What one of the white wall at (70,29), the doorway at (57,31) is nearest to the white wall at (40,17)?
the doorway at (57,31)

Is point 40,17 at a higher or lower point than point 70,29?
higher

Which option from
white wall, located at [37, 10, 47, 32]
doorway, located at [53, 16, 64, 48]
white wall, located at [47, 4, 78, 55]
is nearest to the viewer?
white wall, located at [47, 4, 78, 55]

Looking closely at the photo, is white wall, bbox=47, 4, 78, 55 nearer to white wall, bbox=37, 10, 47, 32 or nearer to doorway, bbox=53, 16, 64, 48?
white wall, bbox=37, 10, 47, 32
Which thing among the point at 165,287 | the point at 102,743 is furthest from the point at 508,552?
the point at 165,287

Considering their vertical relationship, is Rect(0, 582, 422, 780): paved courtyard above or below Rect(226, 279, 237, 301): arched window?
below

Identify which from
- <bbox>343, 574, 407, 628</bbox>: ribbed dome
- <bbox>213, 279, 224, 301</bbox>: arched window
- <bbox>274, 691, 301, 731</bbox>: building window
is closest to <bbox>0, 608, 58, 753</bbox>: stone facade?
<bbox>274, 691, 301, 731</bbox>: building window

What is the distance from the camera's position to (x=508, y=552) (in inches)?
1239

....

Exercise aim
Make an exact copy of the material above.

Exercise result
What one of the white wall at (70,29), the doorway at (57,31) is nearest to the white wall at (40,17)?
the doorway at (57,31)

Is point 40,17 at a higher or lower point than point 70,29?
higher

Which option from
white wall, located at [37, 10, 47, 32]
doorway, located at [53, 16, 64, 48]
white wall, located at [47, 4, 78, 55]
is nearest to the viewer?
white wall, located at [47, 4, 78, 55]

Looking closely at the photo, is white wall, bbox=47, 4, 78, 55 nearer to white wall, bbox=37, 10, 47, 32 or nearer to doorway, bbox=53, 16, 64, 48?
white wall, bbox=37, 10, 47, 32
Which thing among the point at 165,287 | the point at 102,743 is furthest from the point at 508,552?
the point at 165,287

Considering their vertical relationship, is Rect(0, 582, 422, 780): paved courtyard above or below Rect(226, 279, 237, 301): arched window?
below

Identify which from
- <bbox>343, 574, 407, 628</bbox>: ribbed dome
- <bbox>213, 279, 224, 301</bbox>: arched window
- <bbox>274, 691, 301, 731</bbox>: building window
is closest to <bbox>0, 608, 58, 753</bbox>: stone facade?
<bbox>274, 691, 301, 731</bbox>: building window

What is the distance from the camera's position to (x=508, y=552) (in inches)?
1239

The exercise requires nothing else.